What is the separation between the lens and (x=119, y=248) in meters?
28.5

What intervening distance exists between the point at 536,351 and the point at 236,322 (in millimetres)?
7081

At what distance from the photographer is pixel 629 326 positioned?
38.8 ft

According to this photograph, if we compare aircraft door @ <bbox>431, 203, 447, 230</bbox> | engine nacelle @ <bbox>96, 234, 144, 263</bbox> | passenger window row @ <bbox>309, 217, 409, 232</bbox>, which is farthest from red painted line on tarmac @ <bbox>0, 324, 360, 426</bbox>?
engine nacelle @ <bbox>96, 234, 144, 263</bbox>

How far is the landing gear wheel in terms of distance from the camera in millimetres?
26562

*Your task*
Return the lines of the rows above, unchanged.

*Response*
What is the separation between the lens and (x=119, y=248) in meters?
28.5

What intervening distance exists between the point at 536,351 and the point at 236,322 (in millimetres)?
7081

At what distance from the photographer is pixel 629 326 positioned?
38.8 ft

According to this photograph, if we compare aircraft door @ <bbox>431, 203, 447, 230</bbox> | engine nacelle @ <bbox>96, 234, 144, 263</bbox> | passenger window row @ <bbox>309, 217, 409, 232</bbox>, which is farthest from red painted line on tarmac @ <bbox>0, 324, 360, 426</bbox>?
engine nacelle @ <bbox>96, 234, 144, 263</bbox>

How far is the landing gear wheel in terms of distance from the camera in millimetres?
26562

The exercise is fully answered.